TriNetX’s federated model gives researchers real-time access to EHR data across 220+ healthcare organizations globally, with participating institutions harmonizing their data to TriNetX’s common model. For federated cohort queries, that’s genuinely powerful. TriNetX also offers an NLP add-on service, available since 2017, that extracts clinical facts from physician notes, radiology reports, and discharge summaries, with negation handling and mapping to standard terminologies. However, this NLP capability is a supplementary service applied within TriNetX’s own federated environment, not a reusable pipeline you own or control.

The limitation: TriNetX solves federated access to network data. The pipeline fragmentation problem within your own institution, across your own systems, for your own internal analytics, registries, and AI programs, remains yours to solve.

Flatiron Health

Flatiron is arguably the most rigorous oncology-specific real-world data platform in the market. It combines structured EHR data with manual and semi-automated abstraction from clinical notes, pathology reports, and other sources, specifically for cancer care. The resulting datasets have strong biomarker, staging, and treatment data for oncology use cases.

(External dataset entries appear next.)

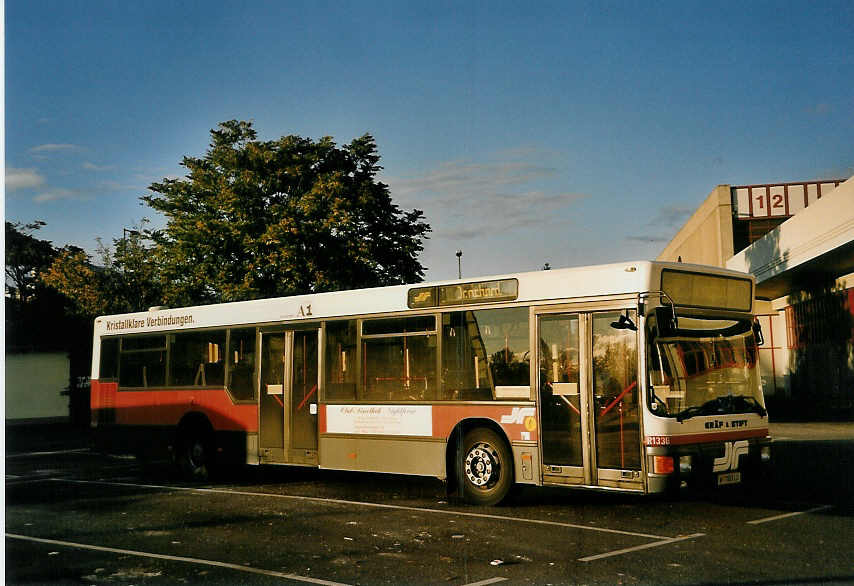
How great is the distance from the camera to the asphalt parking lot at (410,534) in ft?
24.9

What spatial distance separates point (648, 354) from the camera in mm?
9805

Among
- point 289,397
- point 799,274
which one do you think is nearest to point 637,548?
point 289,397

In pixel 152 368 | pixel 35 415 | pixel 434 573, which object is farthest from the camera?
pixel 35 415

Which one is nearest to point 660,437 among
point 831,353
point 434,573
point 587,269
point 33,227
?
point 587,269

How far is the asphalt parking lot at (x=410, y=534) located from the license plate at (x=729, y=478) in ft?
1.44

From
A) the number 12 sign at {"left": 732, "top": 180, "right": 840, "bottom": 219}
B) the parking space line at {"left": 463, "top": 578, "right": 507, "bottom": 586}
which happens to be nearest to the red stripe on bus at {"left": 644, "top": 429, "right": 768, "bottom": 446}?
the parking space line at {"left": 463, "top": 578, "right": 507, "bottom": 586}

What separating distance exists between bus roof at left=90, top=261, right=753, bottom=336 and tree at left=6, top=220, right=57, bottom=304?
34.0 metres

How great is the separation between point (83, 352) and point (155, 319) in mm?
20625

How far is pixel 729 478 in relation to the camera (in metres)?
10.0

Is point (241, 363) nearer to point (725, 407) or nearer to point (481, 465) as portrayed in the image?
point (481, 465)

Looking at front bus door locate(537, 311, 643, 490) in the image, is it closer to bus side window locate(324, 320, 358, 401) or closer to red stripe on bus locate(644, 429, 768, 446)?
red stripe on bus locate(644, 429, 768, 446)

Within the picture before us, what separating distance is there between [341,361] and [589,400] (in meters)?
4.20

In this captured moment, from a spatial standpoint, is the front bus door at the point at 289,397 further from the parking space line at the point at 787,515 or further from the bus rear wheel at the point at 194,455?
the parking space line at the point at 787,515

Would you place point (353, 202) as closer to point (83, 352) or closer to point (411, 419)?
point (83, 352)
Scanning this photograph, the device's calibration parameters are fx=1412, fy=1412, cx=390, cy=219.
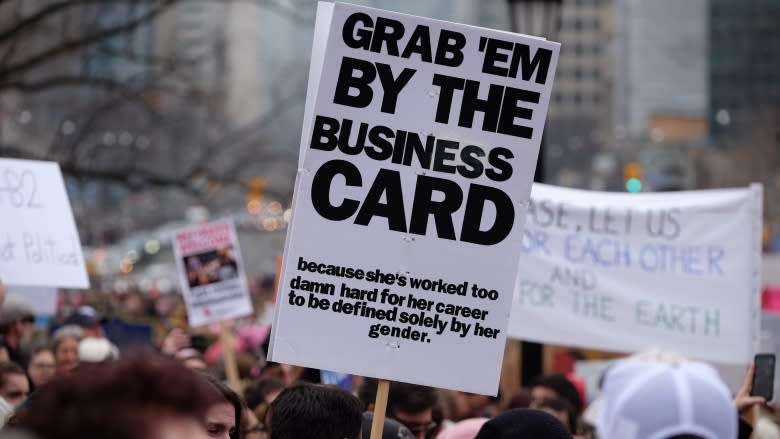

The tradeoff is scope and scalability. Flatiron’s curation model is expensive and fundamentally labor-intensive; it works well for specific oncology indications where manual abstraction is worth the investment, but doesn’t scale to a full enterprise-wide secondary use foundation. And outside oncology, Flatiron isn’t the right fit.

IQVIA

IQVIA is the largest real-world data company in the world by any meaningful measure: 88,000 employees, operations in over 100 countries, $16 billion in annual revenue, and one of the most extensive RWD assets ever assembled. Their E360 Real World Data Platform brings together over one billion de-identified patient records spanning claims, EHRs, patient registries, and specialty datasets into a single self-service analytics environment for epidemiology, outcomes research, and clinical development. For global life sciences organizations, IQVIA’s scale, geographic breadth, and end-to-end service model, from clinical trial design through commercialization, is unmatched.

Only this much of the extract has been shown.